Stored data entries
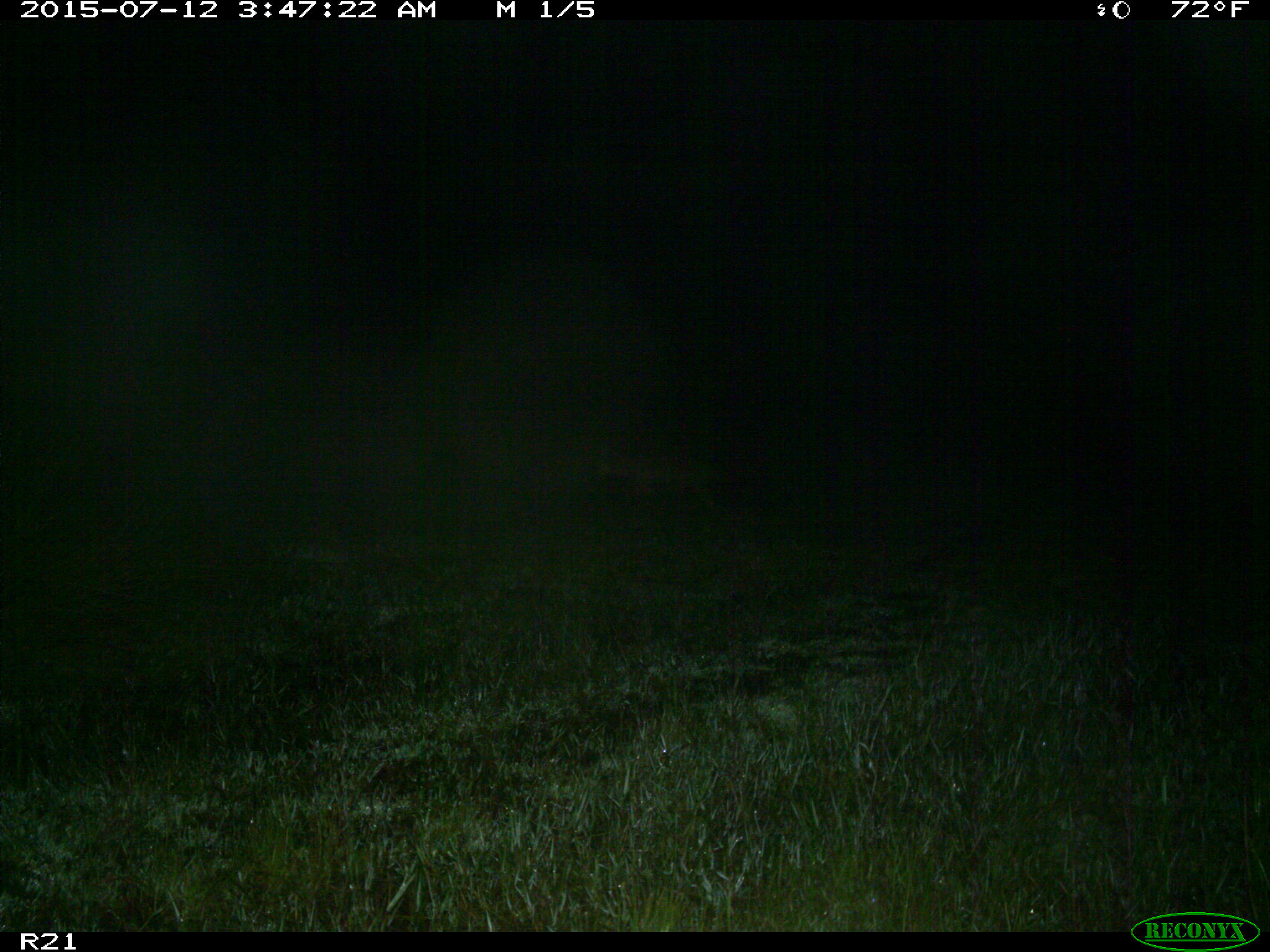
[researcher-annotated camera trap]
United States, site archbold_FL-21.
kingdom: Animalia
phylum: Chordata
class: Mammalia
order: Carnivora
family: Canidae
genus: Canis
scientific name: Canis latrans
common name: coyote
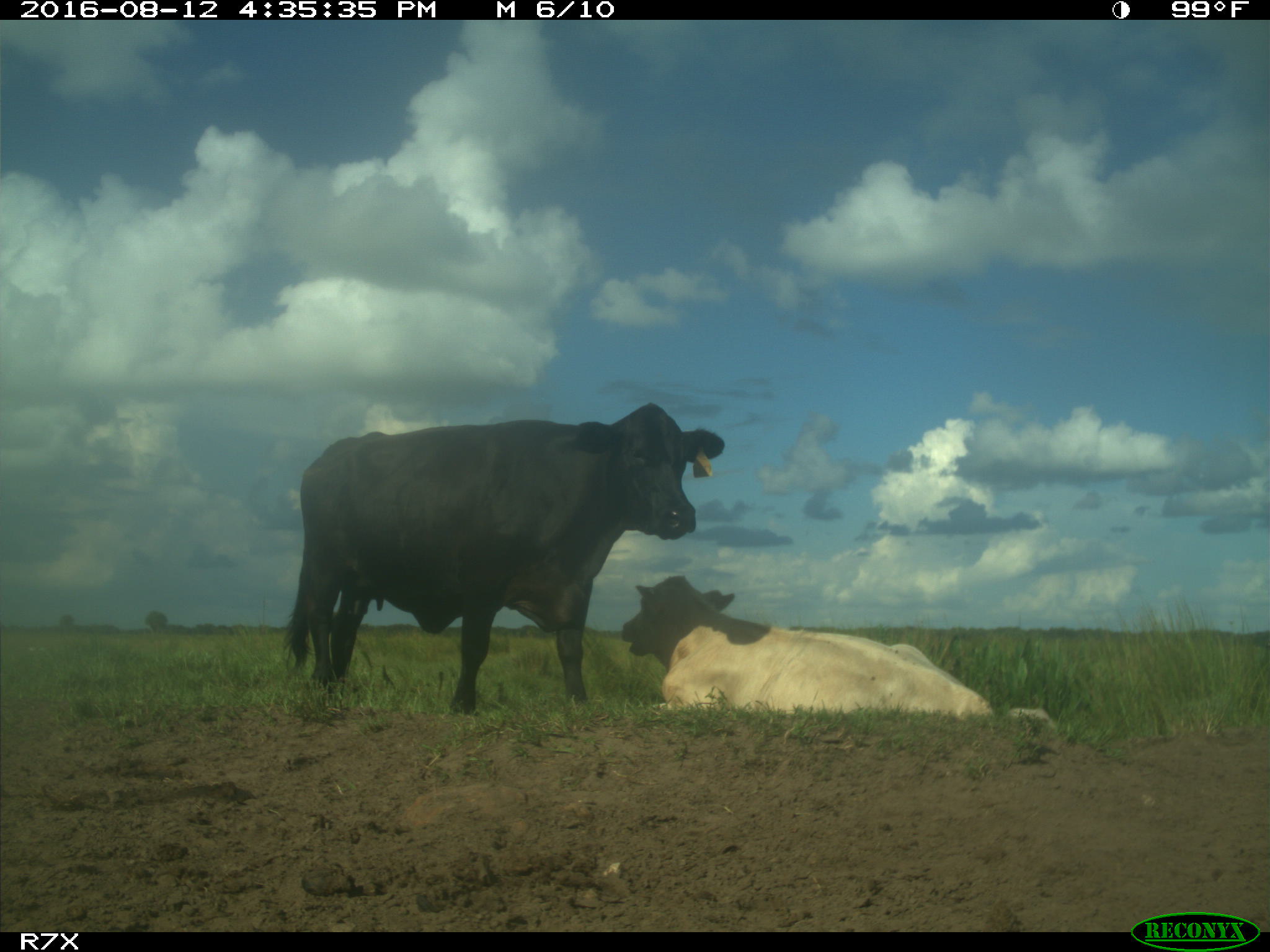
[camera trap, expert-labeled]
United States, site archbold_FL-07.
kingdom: Animalia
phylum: Chordata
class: Mammalia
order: Artiodactyla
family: Bovidae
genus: Bos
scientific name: Bos taurus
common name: domestic cow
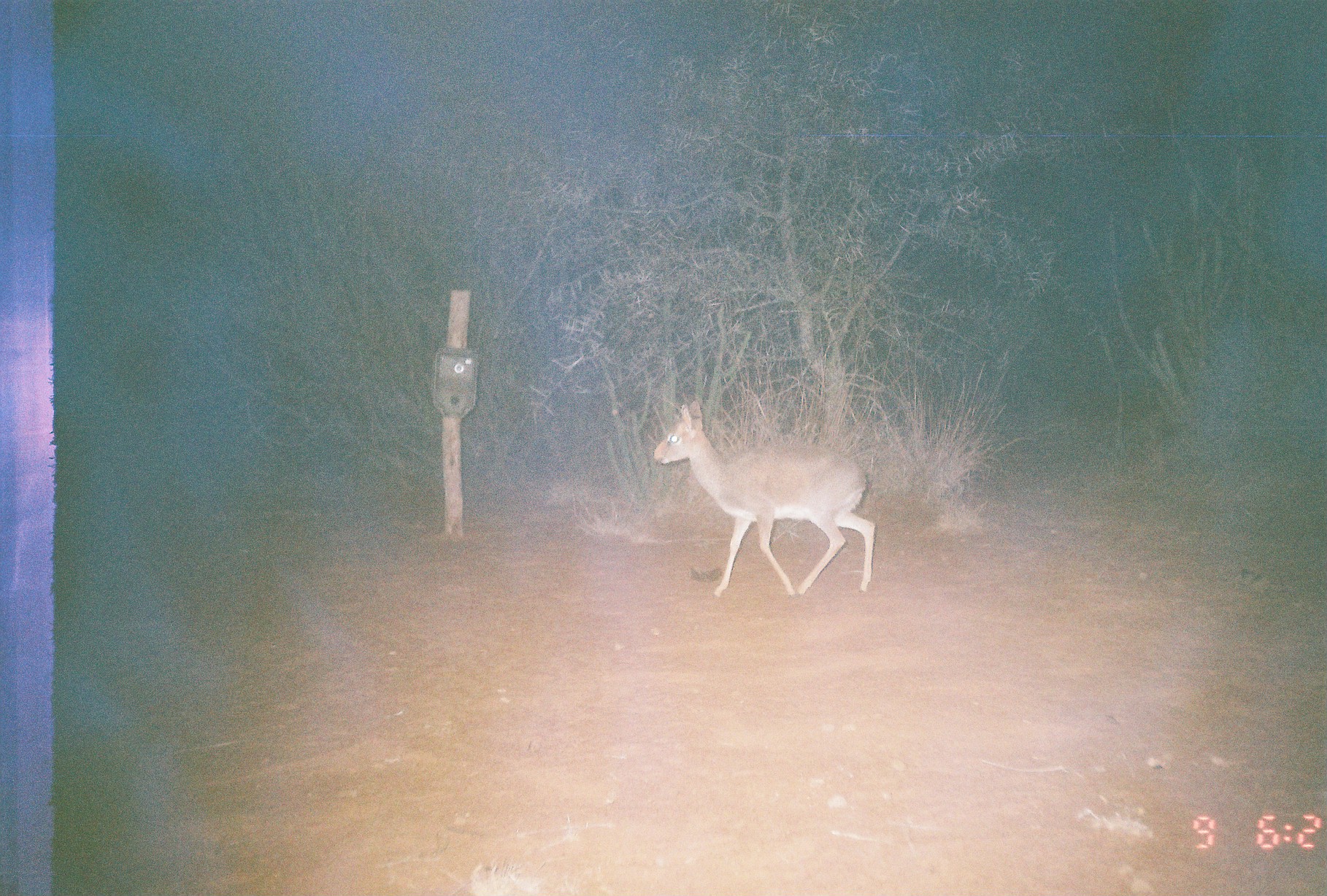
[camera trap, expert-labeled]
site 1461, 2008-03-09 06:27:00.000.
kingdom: Animalia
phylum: Chordata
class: Mammalia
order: Artiodactyla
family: Bovidae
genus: Madoqua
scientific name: Madoqua guentheri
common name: günther's dik-dik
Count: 1.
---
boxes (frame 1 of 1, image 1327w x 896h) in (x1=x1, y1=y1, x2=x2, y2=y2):
madoqua guentheri: (x1=651, y1=399, x2=876, y2=598)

◆ **What is needed**
Search the records for the word "site" and return every line that holds it.

◆ **Result for this task**
United States, site archbold_FL-21.
United States, site archbold_FL-07.
site 1461, 2008-03-09 06:27:00.000.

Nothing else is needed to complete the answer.